Merriam-Webster describers a freelancer as:

“A person who acts independently without being affiliated with or authorized by an organization” and/or “a person who pursues a profession without a long-term commitment to any one employer”

In other words, a freelancer is an person pursing their own professional footing independently.    Maybe they have a business of their own, maybe not.  Maybe they’re working their way in that direction.  Many of us have started out as freelancers.  Offering our services here and there, in between other gigs and maybe a full time job.

Then we have those “free”lancers who help out others…for FREE.  Kind of nice of them, right?  How supportive are they to offer their time and energy into something we believe in so much.  Yet, pro bono work can make you wish you were flying solo instead.  Don’t get me wrong, whenever we can get a helping hand that doesn’t send out an invoice, we’re excited and thrilled to have it.  However, sometimes, free help has its own price.

The best people to ask for help from are those closest to us: our friends and family.  They know us, they love and support us and are more likely to support our business dream.  They are also the most likely to offer their help because they want to show us they care.  Be wary, though.

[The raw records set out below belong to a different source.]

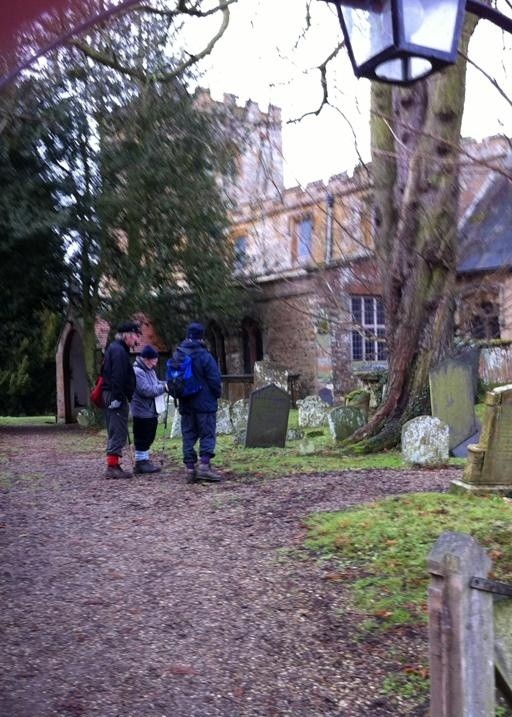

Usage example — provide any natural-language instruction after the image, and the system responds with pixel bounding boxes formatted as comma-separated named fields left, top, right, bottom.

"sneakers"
left=185, top=467, right=196, bottom=484
left=104, top=458, right=162, bottom=479
left=196, top=463, right=223, bottom=481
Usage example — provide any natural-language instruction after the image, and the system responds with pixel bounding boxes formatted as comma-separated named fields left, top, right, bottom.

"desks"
left=220, top=370, right=301, bottom=407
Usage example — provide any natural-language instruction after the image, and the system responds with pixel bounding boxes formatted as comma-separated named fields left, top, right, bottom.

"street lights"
left=318, top=1, right=511, bottom=89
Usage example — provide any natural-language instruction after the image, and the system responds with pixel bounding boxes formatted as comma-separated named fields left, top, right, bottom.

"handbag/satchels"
left=89, top=374, right=106, bottom=409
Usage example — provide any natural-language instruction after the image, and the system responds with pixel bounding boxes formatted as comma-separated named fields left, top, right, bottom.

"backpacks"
left=164, top=347, right=207, bottom=400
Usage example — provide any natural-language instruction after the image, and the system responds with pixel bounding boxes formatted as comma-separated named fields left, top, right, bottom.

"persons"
left=102, top=322, right=141, bottom=480
left=131, top=345, right=171, bottom=474
left=175, top=322, right=223, bottom=484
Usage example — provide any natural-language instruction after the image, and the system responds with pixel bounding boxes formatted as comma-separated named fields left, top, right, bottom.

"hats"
left=141, top=343, right=159, bottom=358
left=117, top=321, right=142, bottom=335
left=185, top=322, right=206, bottom=340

  • Make sure never to ask too much of someone’s “free” help.  You may need a lot more of their time and services, but don’t ask for it all, or at least, not up front and not right away.  Your friends and family have a life too.  They have family and friends and a career and bills to take care of.  Asking them to help with too much of your business is like asking them to put your priorities above their own.  Helping you will quickly turn into something they’ll regret, then quit shortly after and leave you back at square one.
  • Set agreed upon deadlines.  This ensures you know what is being taken care of and when it should be completed.  It also lets whoever is helping you know that you’re on a time crunch, you need things taken care of sooner rather later.  But also let them know that if they cannot complete the task in whatever amount of time you guys agreed on, to call you so you can find someone else who can as soon as possible.
  • Have a backup a person ready just in case.  And it wouldn’t hurt to have that person be someone you’re paying. You might be thinking, well why not pay someone during the first go-around?  The truth is, very few people have all the money they need right off the back to get their business rolling.  And a lot of the time we need someone who will help for no  cost.  Now, if that “free”lancer can’t get the job done, see what you can spare to hire someone.
  • Barter. Barter-barter-barter.  You may not be able to pay someone, but you can definitely offer them something they want or need that doesn’t require cash.  It never hurts  to ask.  See if there is some service-for-service deal they’re willing to make you, agree to conditions and go from there.
  • If a “free”lancer isn’t working out, move on!  Seriously.  Sometimes we get so wrapped up in, ‘well, that’s my friend,’ or ‘that’s my sister-brother-cousin-uncle-aunt-niece-whoever’ .  It’s better to cut your losses sooner and save the relationship instead of trying to spare their feelings and waste precious time waiting.  A lot of successful things happen due to the right timing, and if you’re waiting for your “free”lancer to get it together, you may have missed the boat.

The next time you think about asking and accepting someone’s offer for help, weigh the pros and cons of having this “free”lancer.  Will you be better off just trying to figure everything out on your own?  Can you afford to hire and pay someone?  Is this person someone you can rely on to help you as best they can and if it doesn’t work out, can you still maintain the relationship?  The best things in life may be free, but in case, check for any hidden costs.